Written by Staff Writer
23 Oct, 2018 | 4:19 pm
Chinese President Xi Jinping has officially opened the world’s longest sea-crossing bridge, nine years after construction first began. Including its access roads, the bridge spans 55km (34 miles) and connects Hong Kong to Macau and the mainland Chinese city of Zhuhai.
The bridge has cost about $20bn (£15.3bn) and seen several delays.
Construction has been dogged by safety issues – at least 18 workers have died on the project, officials say.Mr Xi attended the opening ceremony of the bridge, which took place in Zhuhai, along with the leaders of Hong Kong and Macau.

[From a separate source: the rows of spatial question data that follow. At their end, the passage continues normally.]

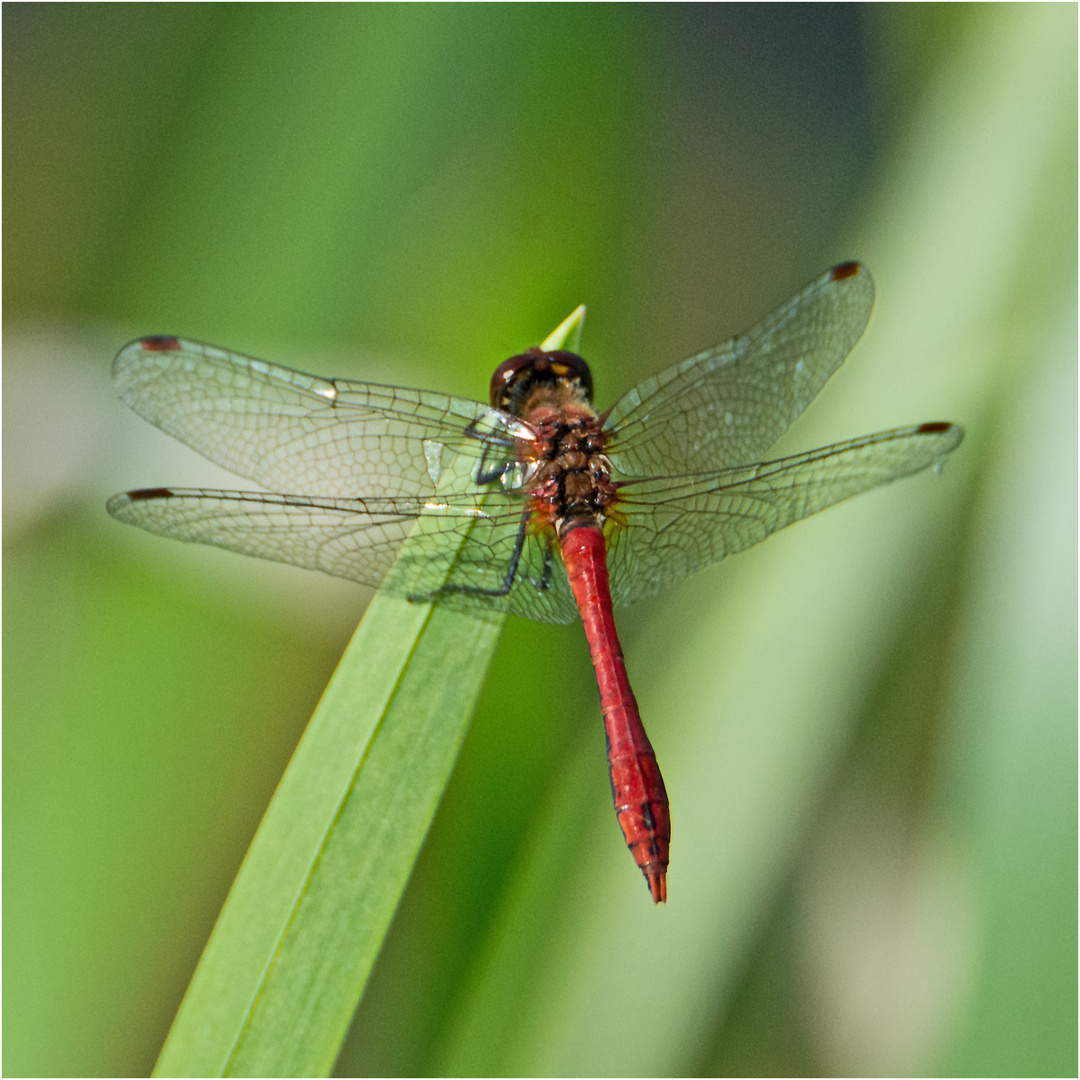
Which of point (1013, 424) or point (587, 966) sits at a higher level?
point (1013, 424)

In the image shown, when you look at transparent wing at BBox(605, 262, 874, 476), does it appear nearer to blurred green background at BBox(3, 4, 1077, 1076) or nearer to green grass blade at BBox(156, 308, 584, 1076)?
blurred green background at BBox(3, 4, 1077, 1076)

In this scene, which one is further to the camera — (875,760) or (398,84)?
(875,760)

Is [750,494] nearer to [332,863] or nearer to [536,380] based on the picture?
[536,380]

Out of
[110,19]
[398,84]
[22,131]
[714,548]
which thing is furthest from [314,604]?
[110,19]

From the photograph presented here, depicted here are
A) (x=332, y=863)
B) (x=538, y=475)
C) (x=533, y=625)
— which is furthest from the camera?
(x=533, y=625)

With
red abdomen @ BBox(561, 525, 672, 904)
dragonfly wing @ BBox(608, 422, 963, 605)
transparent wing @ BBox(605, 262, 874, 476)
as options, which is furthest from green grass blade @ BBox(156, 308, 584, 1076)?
transparent wing @ BBox(605, 262, 874, 476)

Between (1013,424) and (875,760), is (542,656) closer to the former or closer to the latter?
(875,760)

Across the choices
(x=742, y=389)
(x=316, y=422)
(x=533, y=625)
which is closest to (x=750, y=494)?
(x=742, y=389)
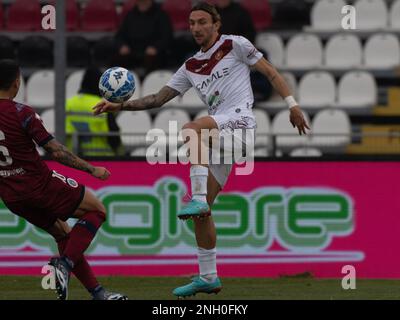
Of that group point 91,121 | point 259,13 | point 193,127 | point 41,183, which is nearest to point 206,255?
point 193,127

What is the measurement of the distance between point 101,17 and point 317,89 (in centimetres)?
375

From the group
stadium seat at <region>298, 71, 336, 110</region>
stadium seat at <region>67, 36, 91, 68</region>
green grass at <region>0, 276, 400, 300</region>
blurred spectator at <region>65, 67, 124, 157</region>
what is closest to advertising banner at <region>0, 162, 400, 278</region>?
blurred spectator at <region>65, 67, 124, 157</region>

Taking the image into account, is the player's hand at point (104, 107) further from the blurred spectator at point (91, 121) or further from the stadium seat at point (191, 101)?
the stadium seat at point (191, 101)

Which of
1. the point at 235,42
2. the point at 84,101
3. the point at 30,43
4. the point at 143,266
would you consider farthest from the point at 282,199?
the point at 30,43

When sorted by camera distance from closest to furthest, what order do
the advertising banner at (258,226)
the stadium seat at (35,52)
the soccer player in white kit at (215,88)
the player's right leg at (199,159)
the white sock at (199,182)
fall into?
the player's right leg at (199,159), the white sock at (199,182), the soccer player in white kit at (215,88), the advertising banner at (258,226), the stadium seat at (35,52)

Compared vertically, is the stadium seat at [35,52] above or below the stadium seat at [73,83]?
above

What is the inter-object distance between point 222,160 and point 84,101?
482cm

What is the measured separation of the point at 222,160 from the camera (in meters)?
10.7

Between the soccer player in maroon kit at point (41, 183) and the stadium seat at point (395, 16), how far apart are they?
9.77 m

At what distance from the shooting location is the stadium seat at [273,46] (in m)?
18.4

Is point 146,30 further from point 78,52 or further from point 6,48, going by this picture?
point 6,48

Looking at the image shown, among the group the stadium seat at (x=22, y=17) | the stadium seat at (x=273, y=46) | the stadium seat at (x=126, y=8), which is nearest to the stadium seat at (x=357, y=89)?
the stadium seat at (x=273, y=46)

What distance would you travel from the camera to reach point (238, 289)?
12.0 m
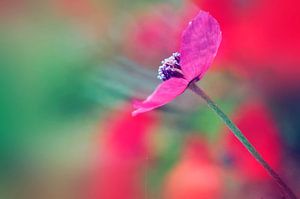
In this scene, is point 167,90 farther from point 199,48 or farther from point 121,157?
point 121,157

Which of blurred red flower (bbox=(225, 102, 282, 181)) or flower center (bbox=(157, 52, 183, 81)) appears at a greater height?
flower center (bbox=(157, 52, 183, 81))

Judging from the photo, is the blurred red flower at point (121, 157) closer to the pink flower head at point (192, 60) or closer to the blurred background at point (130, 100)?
the blurred background at point (130, 100)

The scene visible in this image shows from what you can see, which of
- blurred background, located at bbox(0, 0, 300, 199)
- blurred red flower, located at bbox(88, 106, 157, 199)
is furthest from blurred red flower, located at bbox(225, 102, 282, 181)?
blurred red flower, located at bbox(88, 106, 157, 199)

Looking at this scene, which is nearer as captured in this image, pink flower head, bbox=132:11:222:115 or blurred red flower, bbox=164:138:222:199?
pink flower head, bbox=132:11:222:115

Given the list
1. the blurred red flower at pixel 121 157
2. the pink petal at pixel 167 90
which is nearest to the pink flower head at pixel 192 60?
the pink petal at pixel 167 90

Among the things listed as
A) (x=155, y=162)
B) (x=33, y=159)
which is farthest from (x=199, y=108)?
(x=33, y=159)

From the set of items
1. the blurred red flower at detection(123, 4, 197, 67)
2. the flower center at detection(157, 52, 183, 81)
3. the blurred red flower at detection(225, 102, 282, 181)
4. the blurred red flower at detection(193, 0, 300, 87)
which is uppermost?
the blurred red flower at detection(123, 4, 197, 67)

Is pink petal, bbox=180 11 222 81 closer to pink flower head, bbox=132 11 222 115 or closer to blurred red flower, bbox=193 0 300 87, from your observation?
pink flower head, bbox=132 11 222 115
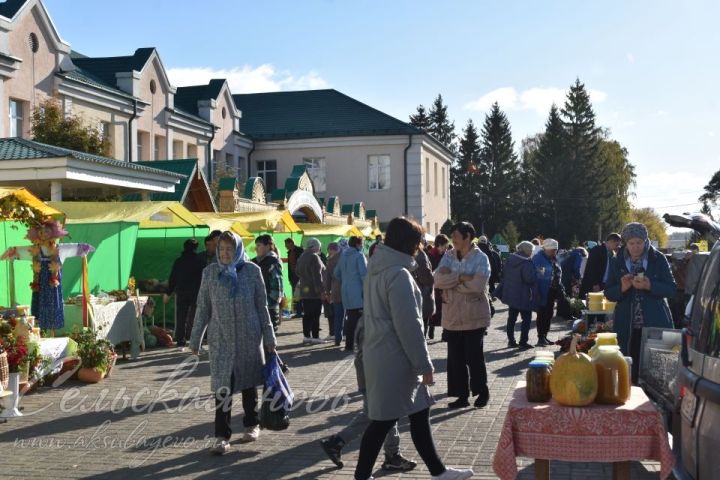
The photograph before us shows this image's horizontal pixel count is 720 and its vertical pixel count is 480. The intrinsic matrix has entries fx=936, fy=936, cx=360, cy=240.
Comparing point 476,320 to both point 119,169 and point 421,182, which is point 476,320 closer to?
point 119,169

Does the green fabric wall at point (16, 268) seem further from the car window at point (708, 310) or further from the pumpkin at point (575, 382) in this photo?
the car window at point (708, 310)

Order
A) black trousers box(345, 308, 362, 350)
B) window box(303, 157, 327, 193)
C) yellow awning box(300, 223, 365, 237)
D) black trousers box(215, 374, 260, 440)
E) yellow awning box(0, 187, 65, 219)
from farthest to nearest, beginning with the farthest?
window box(303, 157, 327, 193) → yellow awning box(300, 223, 365, 237) → black trousers box(345, 308, 362, 350) → yellow awning box(0, 187, 65, 219) → black trousers box(215, 374, 260, 440)

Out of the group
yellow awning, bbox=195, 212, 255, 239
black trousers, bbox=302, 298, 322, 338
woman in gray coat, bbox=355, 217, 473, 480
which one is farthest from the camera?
yellow awning, bbox=195, 212, 255, 239

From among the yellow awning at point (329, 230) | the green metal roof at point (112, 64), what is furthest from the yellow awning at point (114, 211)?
the green metal roof at point (112, 64)

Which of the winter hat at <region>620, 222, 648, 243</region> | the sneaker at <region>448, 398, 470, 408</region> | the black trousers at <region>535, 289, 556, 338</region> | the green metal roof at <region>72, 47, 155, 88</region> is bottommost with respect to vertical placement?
the sneaker at <region>448, 398, 470, 408</region>

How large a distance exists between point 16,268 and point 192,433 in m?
6.60

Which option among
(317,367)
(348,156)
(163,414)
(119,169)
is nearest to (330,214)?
(348,156)

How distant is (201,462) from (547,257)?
380 inches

The bridge will open to regular traffic on Wednesday (October 24).
What’s so special about this bridge?
The crossing connects three key coastal cities in southern China – Hong Kong, Macau and Zhuhai.
The bridge, designed to withstand earthquakes and typhoons, was built using 400,000 tonnes of steel, enough to build 60 Eiffel Towers.

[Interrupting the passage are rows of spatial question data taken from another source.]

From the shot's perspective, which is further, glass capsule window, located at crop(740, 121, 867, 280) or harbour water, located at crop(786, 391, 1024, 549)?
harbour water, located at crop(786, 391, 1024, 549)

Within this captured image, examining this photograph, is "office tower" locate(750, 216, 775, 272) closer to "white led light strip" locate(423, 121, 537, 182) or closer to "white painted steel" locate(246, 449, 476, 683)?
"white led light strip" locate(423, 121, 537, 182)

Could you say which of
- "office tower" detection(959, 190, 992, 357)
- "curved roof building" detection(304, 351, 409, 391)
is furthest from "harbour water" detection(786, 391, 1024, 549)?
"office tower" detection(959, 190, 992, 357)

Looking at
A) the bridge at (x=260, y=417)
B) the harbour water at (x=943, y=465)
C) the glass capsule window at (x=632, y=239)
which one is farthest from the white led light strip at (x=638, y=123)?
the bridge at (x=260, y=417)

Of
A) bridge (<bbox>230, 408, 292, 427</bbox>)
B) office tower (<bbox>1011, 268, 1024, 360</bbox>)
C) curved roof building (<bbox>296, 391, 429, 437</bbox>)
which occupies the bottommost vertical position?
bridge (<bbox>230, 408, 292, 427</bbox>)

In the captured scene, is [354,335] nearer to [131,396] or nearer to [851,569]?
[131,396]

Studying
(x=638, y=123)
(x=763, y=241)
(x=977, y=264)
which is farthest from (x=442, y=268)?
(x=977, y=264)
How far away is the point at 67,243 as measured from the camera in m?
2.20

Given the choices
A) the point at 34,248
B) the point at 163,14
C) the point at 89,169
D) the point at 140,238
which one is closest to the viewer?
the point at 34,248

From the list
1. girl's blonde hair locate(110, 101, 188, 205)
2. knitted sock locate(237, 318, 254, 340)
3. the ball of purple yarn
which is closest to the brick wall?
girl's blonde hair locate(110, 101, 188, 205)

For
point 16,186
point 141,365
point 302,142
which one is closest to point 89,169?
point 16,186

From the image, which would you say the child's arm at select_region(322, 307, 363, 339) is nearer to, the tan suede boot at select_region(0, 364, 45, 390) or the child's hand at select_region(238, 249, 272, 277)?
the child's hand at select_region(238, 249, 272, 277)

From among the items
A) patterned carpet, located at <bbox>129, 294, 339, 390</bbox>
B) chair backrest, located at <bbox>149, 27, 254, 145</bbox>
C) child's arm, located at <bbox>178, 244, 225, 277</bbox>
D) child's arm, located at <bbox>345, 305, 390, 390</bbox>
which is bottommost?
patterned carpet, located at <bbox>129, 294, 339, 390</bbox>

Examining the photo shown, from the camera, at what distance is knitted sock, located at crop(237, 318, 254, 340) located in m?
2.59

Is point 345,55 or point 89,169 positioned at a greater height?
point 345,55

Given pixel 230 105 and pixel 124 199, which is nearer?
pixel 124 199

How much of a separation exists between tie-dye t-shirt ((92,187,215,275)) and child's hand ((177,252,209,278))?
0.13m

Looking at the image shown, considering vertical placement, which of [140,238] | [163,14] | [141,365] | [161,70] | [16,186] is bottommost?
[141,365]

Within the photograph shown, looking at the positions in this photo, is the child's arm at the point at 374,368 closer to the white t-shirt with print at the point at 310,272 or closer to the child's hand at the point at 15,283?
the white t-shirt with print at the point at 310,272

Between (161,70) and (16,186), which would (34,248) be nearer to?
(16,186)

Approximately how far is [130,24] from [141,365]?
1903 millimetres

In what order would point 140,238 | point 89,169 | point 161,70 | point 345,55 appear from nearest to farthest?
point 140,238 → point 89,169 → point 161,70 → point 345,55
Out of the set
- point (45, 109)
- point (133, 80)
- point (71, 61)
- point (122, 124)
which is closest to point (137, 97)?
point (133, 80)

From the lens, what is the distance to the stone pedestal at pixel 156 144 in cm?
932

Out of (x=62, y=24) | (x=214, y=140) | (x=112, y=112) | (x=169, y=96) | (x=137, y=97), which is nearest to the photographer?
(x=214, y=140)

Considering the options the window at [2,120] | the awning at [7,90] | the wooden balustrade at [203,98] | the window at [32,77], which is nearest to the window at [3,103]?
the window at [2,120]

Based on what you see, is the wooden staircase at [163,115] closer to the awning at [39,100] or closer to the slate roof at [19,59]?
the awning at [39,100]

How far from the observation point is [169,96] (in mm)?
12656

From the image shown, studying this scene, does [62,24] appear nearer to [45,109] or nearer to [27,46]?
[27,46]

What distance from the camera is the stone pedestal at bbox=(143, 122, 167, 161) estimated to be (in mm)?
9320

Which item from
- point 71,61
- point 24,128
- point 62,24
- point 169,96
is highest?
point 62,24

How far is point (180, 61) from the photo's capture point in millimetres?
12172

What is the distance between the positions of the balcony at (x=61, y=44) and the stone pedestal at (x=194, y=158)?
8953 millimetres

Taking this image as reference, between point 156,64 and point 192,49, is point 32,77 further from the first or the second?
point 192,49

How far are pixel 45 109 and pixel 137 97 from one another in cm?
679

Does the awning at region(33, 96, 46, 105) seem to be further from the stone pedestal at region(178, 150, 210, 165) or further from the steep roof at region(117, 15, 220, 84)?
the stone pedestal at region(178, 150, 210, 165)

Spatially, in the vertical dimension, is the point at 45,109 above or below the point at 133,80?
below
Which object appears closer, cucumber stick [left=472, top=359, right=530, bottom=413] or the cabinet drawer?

About 30km of its total length crosses the sea of the Pearl River delta. To allow ships through, a 6.7km section in the middle dips into an undersea tunnel that runs between two artificial islands.
Is it going to make up to its’ costs?
The bridge, surrounding link roads and artificial islands cost a staggering $20bn to build – the main bridge alone cost $6.92bn.

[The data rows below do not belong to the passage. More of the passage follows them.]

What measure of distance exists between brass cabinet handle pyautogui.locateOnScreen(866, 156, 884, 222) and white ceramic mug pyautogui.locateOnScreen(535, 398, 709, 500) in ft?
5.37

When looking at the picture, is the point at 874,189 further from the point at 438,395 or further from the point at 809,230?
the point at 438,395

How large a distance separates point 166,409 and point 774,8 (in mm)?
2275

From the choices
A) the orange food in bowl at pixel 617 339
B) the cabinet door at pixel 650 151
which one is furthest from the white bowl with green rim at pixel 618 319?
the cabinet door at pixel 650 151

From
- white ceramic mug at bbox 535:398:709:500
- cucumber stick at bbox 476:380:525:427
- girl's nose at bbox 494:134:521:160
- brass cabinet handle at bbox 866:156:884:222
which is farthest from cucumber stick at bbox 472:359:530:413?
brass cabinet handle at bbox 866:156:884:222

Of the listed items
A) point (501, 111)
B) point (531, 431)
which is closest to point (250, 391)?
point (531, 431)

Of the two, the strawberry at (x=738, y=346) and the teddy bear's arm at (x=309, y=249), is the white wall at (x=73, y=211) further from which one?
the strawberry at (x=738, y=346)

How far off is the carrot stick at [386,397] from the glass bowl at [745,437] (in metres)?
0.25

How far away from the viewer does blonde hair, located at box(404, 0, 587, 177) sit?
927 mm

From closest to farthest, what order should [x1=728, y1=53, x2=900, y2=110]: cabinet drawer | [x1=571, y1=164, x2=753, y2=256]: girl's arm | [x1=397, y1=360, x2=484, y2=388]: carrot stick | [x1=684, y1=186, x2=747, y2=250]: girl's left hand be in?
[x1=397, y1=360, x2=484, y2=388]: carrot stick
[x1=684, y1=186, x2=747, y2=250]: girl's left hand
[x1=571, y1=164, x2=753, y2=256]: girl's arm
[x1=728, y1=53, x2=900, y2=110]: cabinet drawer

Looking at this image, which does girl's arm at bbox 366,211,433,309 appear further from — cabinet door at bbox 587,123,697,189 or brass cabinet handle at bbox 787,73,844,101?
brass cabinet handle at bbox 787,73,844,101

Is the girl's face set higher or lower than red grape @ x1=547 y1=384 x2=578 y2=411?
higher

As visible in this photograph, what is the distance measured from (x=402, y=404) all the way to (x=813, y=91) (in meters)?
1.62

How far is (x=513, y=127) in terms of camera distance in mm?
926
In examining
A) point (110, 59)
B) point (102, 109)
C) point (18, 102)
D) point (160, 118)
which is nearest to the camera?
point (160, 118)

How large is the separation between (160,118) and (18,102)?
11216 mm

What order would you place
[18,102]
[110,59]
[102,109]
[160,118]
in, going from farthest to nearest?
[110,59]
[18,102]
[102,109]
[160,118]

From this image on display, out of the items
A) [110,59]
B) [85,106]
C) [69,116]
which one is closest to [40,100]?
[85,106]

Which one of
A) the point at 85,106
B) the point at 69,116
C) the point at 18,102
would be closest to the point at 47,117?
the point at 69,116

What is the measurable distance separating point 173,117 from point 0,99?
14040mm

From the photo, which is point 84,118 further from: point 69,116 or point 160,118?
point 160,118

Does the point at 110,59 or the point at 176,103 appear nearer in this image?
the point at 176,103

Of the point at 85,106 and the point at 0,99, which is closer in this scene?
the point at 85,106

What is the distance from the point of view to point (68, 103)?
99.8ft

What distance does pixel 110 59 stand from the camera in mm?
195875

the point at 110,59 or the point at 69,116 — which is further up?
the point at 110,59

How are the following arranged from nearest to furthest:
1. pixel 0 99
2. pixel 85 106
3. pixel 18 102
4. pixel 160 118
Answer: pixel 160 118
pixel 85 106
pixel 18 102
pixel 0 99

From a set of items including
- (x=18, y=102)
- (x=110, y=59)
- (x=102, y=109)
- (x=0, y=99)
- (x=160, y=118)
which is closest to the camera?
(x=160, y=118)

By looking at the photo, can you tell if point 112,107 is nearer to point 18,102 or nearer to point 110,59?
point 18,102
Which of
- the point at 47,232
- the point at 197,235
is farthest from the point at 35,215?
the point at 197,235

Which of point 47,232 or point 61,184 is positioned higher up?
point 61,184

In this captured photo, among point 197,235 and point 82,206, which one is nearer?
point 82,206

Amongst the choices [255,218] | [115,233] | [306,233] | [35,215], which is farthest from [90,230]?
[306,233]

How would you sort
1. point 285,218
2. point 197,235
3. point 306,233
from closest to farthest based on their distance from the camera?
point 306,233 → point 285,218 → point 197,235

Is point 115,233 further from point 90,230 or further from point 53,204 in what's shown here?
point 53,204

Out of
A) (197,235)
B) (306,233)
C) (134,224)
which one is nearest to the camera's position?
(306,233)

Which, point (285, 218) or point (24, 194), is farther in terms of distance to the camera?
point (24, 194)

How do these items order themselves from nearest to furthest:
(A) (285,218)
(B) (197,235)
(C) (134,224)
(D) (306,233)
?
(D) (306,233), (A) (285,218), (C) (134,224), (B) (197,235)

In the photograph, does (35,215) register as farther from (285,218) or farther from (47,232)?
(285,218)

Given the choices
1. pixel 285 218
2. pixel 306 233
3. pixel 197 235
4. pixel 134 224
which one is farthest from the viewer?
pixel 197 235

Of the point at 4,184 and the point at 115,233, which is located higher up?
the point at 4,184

Chinese officials say it will generate up to 10 trillion yuan ($1.44tn; £1tn) for the economy.
According to an estimate by BBC Chinese, the bridge will only earn around $86m in tolls per year.
In fact, the bridge’s maintenance costs would already take away a third of this income.
Critics have called the bridge a “big white elephant” that guarantees no economic return. Others have said its main purpose is symbolic, ensuring Hong Kong is physically connected to the mainland.